> Tarefas:
a - Responda com base no trecho sobre o trabalho de cuidado das mulheres de favela:
(i) A quem são creditadas as fotos?
(ii) Segundo o trecho, o que as figuras femininas sempre terão em comum?
(iii) Qual é a porcentagem aproximada de mulheres negras entre as moradoras de favelas?
b - Atualize o trecho sobre o trabalho de cuidado das mulheres de favela de "Trabalho de mães" até "cuidado como obrigação.", inclusive, trocando "sobrecarga" por "carga excessiva".
c - Dê continuidade ao texto sobre o trabalho de cuidado das mulheres de favela a partir do ponto em que ele termina.

> Trecho da página:
========
Trabalho de mães e cuidadoras é invisibilizado. Apesar das múltiplas jornadas de trabalho, mulheres não são devidamente valorizadas
Foto: Selma Souza/Voz das Comunidades
Foto: Selma Souza/Voz das Comunidades

A rotina de mulheres de favela tem diferentes faces. Elas podem ser trabalhadoras, mães, estudantes. Em alguns casos, tudo isso ao mesmo tempo. De todo modo, figuras femininas sempre terão algo em comum: a sobrecarga do cuidado como obrigação. 

Cerca de 69% das mulheres que moram em favelas são negras, segundo o Instituto Brasileiro de Análises Sociais e Econômicas. Para falar dos impactos do trabalho do cuidado na vida dessas mulheres, é preciso fazer um resgate histórico do papel da mulher negra na sociedade brasileira.
========
> Seção de dados:
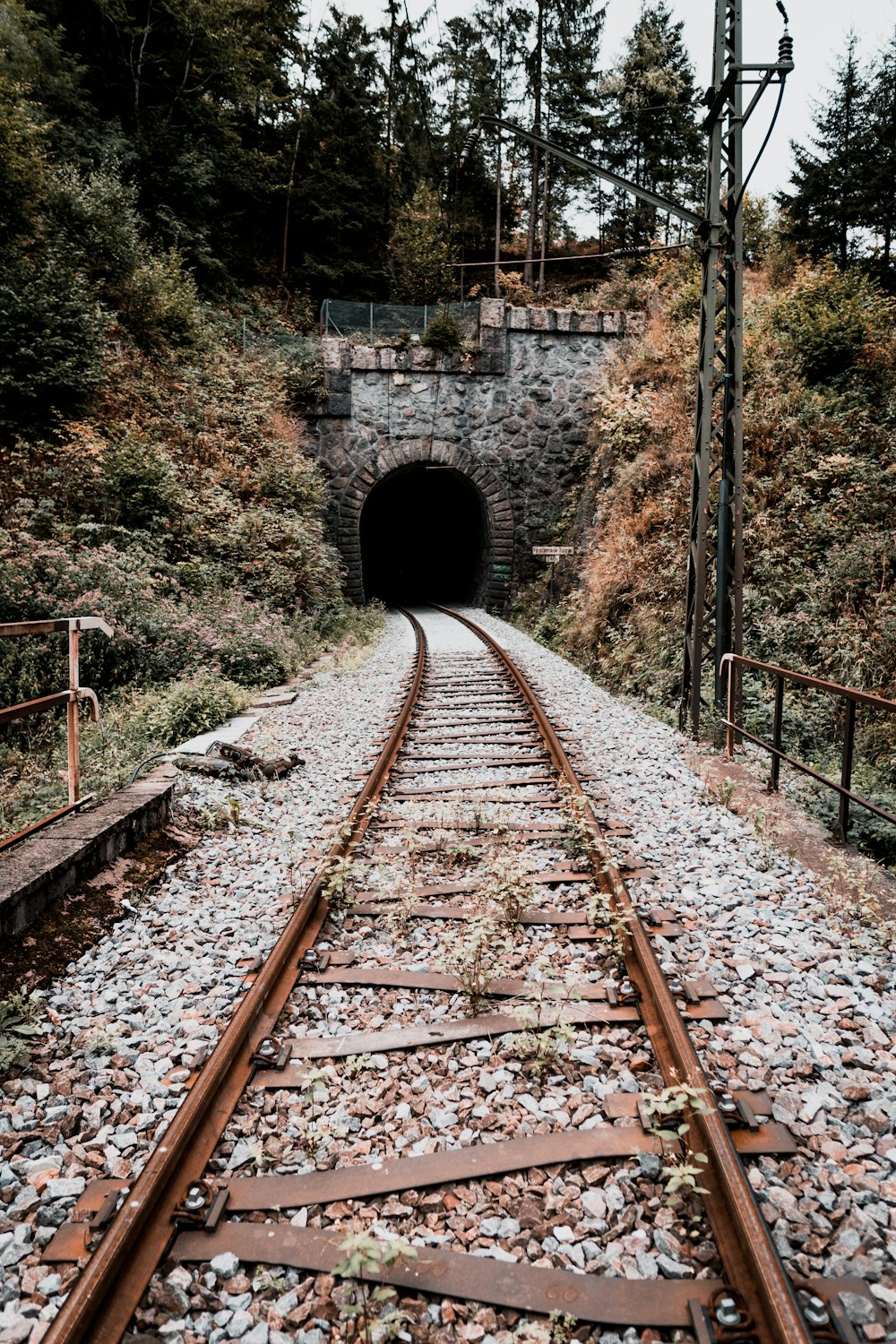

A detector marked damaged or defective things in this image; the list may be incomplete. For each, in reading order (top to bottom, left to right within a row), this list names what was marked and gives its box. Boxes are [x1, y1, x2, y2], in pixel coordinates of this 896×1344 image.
========
> Respostas em ordem:
a -
(i) Selma Souza/Voz das Comunidades.
(ii) A sobrecarga do cuidado como obrigação.
(iii) Cerca de 69%.

b -
Trabalho de mães e cuidadoras é invisibilizado. Apesar das múltiplas jornadas de trabalho, mulheres não são devidamente valorizadas
Foto: Selma Souza/Voz das Comunidades
Foto: Selma Souza/Voz das Comunidades

A rotina de mulheres de favela tem diferentes faces. Elas podem ser trabalhadoras, mães, estudantes. Em alguns casos, tudo isso ao mesmo tempo. De todo modo, figuras femininas sempre terão algo em comum: a carga excessiva do cuidado como obrigação.

c -
Durante a escravatura, pretas e pardas eram amas de leite, babás, cozinheiras, serventes, entre outros serviços domésticos. O corpo negro feminino era entendido apenas como ferramenta de serviço. De maneira que os sentimentos, sonhos e o próprio cansaço dessas mulheres não eram considerados.

Essa perspectiva ainda continua nos dias de hoje. Apesar da regulamentação do serviço doméstico, em 2013 essas profissionais ainda experimentam a ausência de direitos trabalhistas. Segundo o Departamento Intersindical de Estudos e Estatísticas, 65% das trabalhadoras domésticas são negras e têm renda inferior a um salário mínimo. 

Enquanto o trabalho doméstico se refere a afazeres necessários para o funcionamento de uma casa, o trabalho do cuidado está ligado às demandas básicas, emocionais e materiais de crianças, idosos, pessoas doentes e com deficiência. O ato de cuidar é realizado historicamente sem remuneração e impacta diretamente no cotidiano de quem cuida.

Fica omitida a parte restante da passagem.